I see in possibilities. Possibility is where I’m happiest. It’s hopeful and shiny. It’s like my empty coffee cup, waiting for the French press to be ready, telling me that the glorious nectar of the bean will surely soon be mine. There’s a lot of true – about who I am and who I’m becoming – in possibility.
There’s also reality, and sometimes it pushes back so hard that it packs down the bricks in the wall it’s building.
When friends couple off or get married, I’m about 90% happy for them and 10% lonelier (hey – progress – those percentages used to be switched). Lonely likes its protective walls.
When people I respect and love say “liberals” like it’s a dirty word, revealing the limits of their respect and love for me (the dirty liberal), I add more bricks around the parts of myself that their vitriol has taught me they can’t accept.
When I give more to my job than my pay grade warrants but can’t quite find a tangible reason why I bother, I want to build the wall higher.
[Aside – to a GenXer, “tangible reason” = “promotion and a raise,” not just a pat on the back. I can pat my own back, thanks. Match those words to some cash. Or at least a bathroom break. Maybe a taco.]
When I write and write (and revise and revise), and it’s still not enough to be the thing I’m doing with my life, I want to make a little brick cubbyhole, fill it with pillows, and take a nap.
I like my walls. They’re comforting and familiar. They say nice things to me and smell like rain. They tell me I’m right. They tell me I’m pretty.
Then true comes along and whispers, “Tear them down.”
So that’s how beginning is going. *sigh*
I’m linking up with Marvia Davidson’s Real Talk Tuesday (heh – how about Thursday?).
Oh, no. Not the walllllls! Right there with you. Seriously considering just choosing the nap, tho. (Like my inner perfectionist will let me.) 😉
I knew exactly what you meant by tangible reason. I didn’t know vocab was tied so directly to generation, so now I’ll be second-guessing my language all week. Curiouser and curiouser. Ha!

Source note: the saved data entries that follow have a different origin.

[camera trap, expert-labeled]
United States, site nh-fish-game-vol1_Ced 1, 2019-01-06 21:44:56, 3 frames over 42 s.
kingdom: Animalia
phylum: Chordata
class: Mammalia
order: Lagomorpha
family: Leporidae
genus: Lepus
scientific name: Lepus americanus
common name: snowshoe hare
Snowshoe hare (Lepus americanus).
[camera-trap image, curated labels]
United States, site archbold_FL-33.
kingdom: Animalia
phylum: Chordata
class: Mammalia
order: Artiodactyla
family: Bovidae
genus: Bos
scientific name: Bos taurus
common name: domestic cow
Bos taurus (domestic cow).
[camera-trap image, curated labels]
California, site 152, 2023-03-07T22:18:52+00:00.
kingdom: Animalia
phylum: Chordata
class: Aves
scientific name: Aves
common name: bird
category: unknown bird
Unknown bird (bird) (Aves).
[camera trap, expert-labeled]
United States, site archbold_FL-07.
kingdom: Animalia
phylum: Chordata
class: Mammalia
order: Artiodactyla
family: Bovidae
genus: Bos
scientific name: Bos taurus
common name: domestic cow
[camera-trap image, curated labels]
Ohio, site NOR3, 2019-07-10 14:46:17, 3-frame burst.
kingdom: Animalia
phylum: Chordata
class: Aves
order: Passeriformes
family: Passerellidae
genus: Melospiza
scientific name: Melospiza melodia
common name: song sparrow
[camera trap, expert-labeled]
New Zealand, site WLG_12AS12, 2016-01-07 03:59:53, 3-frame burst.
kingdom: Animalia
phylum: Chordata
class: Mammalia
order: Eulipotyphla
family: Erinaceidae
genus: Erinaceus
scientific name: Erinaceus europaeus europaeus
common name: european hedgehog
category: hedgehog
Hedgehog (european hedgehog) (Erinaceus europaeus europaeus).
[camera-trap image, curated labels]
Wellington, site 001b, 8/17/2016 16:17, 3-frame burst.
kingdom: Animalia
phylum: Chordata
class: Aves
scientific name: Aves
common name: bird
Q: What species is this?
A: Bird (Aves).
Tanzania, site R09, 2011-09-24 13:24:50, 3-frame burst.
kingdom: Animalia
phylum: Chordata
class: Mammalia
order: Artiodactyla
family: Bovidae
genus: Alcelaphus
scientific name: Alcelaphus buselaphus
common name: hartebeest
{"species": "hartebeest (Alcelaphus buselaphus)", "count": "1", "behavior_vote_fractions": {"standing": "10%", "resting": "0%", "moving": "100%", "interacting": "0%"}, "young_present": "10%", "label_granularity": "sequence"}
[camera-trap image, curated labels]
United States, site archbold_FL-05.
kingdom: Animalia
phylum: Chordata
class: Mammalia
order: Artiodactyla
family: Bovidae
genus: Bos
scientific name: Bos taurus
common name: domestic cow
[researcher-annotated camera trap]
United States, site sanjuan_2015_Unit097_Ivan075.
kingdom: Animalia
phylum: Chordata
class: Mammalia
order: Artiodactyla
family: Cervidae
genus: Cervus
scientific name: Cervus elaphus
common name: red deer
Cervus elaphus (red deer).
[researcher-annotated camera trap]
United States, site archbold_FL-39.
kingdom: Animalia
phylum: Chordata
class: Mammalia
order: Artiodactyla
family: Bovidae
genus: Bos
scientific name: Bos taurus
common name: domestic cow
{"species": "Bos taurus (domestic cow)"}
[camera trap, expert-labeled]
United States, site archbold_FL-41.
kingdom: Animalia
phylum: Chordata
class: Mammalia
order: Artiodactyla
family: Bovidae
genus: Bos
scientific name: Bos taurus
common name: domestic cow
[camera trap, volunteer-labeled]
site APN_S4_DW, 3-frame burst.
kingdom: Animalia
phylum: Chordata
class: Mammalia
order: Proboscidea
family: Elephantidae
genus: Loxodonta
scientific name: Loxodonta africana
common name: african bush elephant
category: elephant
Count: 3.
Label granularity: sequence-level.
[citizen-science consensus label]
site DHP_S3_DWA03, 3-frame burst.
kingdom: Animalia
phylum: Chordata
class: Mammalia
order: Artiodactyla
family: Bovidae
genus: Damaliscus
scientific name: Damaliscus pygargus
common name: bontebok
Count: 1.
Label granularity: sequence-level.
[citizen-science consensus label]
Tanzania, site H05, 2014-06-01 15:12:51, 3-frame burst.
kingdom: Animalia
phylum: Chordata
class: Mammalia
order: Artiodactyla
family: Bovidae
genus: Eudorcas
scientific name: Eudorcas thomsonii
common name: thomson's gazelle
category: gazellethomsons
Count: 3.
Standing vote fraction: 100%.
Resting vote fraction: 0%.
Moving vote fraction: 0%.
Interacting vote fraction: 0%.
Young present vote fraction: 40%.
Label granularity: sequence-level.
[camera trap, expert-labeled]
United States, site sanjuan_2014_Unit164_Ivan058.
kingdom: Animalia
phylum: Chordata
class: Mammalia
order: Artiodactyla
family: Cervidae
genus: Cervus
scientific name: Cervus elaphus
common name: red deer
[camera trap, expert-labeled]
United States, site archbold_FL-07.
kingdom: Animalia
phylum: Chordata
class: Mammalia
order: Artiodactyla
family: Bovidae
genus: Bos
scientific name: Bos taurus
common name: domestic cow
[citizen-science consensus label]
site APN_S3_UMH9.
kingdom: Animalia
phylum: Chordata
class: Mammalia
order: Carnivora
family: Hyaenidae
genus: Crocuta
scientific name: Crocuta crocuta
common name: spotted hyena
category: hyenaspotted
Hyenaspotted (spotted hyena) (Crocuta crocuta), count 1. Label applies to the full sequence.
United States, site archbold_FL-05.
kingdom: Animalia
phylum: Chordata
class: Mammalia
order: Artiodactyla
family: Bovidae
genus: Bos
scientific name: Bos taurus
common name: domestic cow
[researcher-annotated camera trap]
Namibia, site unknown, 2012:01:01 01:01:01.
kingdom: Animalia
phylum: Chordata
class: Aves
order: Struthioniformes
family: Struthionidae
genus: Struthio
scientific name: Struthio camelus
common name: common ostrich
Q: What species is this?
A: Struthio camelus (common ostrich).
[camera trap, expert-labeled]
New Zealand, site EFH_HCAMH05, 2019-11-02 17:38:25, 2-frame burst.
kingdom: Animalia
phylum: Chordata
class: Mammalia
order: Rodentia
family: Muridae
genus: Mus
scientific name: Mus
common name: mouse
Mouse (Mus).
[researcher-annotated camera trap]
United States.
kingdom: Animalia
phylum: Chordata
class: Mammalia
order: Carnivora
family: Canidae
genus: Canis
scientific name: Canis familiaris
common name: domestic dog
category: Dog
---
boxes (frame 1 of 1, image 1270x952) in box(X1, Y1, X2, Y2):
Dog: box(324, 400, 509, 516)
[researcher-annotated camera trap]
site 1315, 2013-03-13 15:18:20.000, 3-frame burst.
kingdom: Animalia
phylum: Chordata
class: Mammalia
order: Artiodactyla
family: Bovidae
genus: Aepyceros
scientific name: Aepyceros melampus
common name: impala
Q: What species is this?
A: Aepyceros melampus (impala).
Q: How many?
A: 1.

Hugs. You can do this. I’m here cheering.
Thanks for the encouragement, Jamie! A nap does sound amazing, doesn’t it? I need a job with a siesta break built in. Countries that do that are smart.
I know this feeeeeeeeel. Hang in there and see if you don’t Jericho some walls this year. 🙂
I was thinking of taking up the trumpet… 🙂
You should definitely have all the bathroom breaks you need.
I agree! My staff is usually pretty good about it, but at least once a week I need to escape and there’s no one around to watch the desk for me. Problematic.